● Extrait à lire

☆ ☆ ☆ ☆ ☆ ☆ ☆

Chevais Il est des poètes dont on parle peu. Poètes discrets que les fanfaronnades des uns, l’habileté des autres, l’impérieuse paresse chez nous de la critique, l’accumulation partout aussi du dérisoire, masquent à nos regards. Jean-Pierre Chevais est de ceux là qui sous ses airs d’ancien jeune homme acclimaté quand même à la terre efficace cache un poète incisif et subtil, devenu avec l’âge expert en inquiétudes : inquiétude du moi, inquiétude du mot, inquiétude de vivre.

Cette suite de textes, composée de petites proses allant de 3 à 10 lignes et divisée en cinq sections comme une tragédie, peut se lire comme un tableau de notre condition incertaine, un historique brouillé de la conscience sensible cheminant à travers les grandes ombres de la culture, les figures rencontrées de son espace social, les territoires fuyants aussi de son intimité. Biographique sans doute, comme l’indique non sans humour tel texte de la troisième partie ou telle référence à Mon cœur mis à nu, le propos de J.P. Chevais est cependant suffisamment décalé pour que chacun – je ne parle ici bien sûr que de ceux qui sont nés vraiment, et se sont inventés eux-mêmes – y retrouve une part de son vivre. Qui est d’abord de ne pas facilement se reconnaître. De se savoir habité par de l’autre. De douter de la coïncidence entre le monde et le langage.
Prise dans cette aporie annoncée par l’oxymore audacieux du titre, la voix que fait parler J.P. Chevais dans son livre ne dit pas qui elle est. Ni de qui elle nous parle. Difficile de trancher, de répondre à l’appel de son nom, de s’impronominaliser dans un « je », dans un « il » dans un « tu ». Celui qui parle après tout n’est peut-être qu’ « elle », la langue qui figure assez bien des contours, décide assurément un peu de qui nous sommes mais en nous isolant du reste, de notre reste. Ce reste que précisément le poète essaye à son tour de parler.

☆ ☆ ☆ ☆ ☆ ☆ ☆

● Section des données

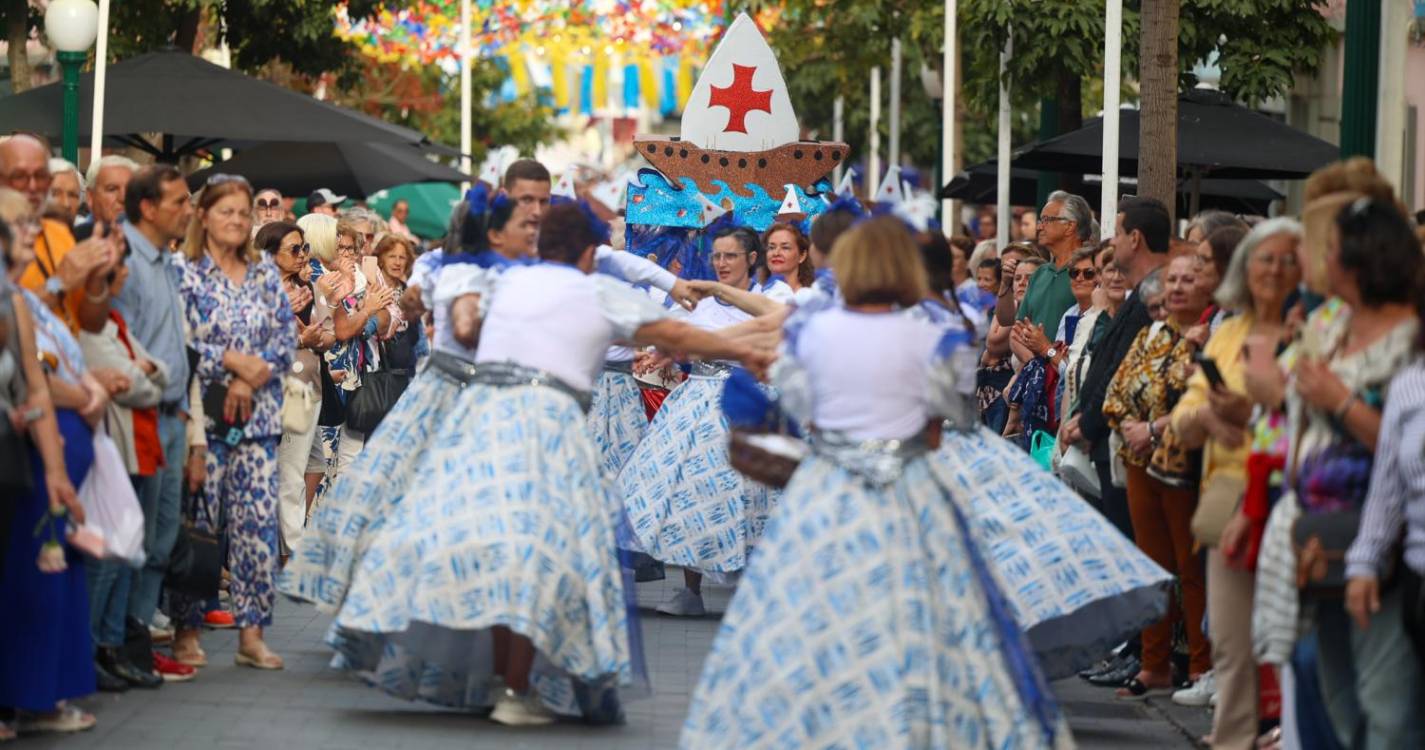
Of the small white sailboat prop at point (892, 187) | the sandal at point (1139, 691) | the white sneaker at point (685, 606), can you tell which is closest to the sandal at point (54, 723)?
the small white sailboat prop at point (892, 187)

☆ ☆ ☆ ☆ ☆ ☆ ☆

● Consigne
Dans l'extrait sur Jean-Pierre Chevais plus haut, recopiez sans rien changer tout ce qui va de « Cette suite de » jusqu'à « et le langage. », ces mots compris.

● Réponse à l'exercice
Cette suite de textes, composée de petites proses allant de 3 à 10 lignes et divisée en cinq sections comme une tragédie, peut se lire comme un tableau de notre condition incertaine, un historique brouillé de la conscience sensible cheminant à travers les grandes ombres de la culture, les figures rencontrées de son espace social, les territoires fuyants aussi de son intimité. Biographique sans doute, comme l’indique non sans humour tel texte de la troisième partie ou telle référence à Mon cœur mis à nu, le propos de J.P. Chevais est cependant suffisamment décalé pour que chacun – je ne parle ici bien sûr que de ceux qui sont nés vraiment, et se sont inventés eux-mêmes – y retrouve une part de son vivre. Qui est d’abord de ne pas facilement se reconnaître. De se savoir habité par de l’autre. De douter de la coïncidence entre le monde et le langage.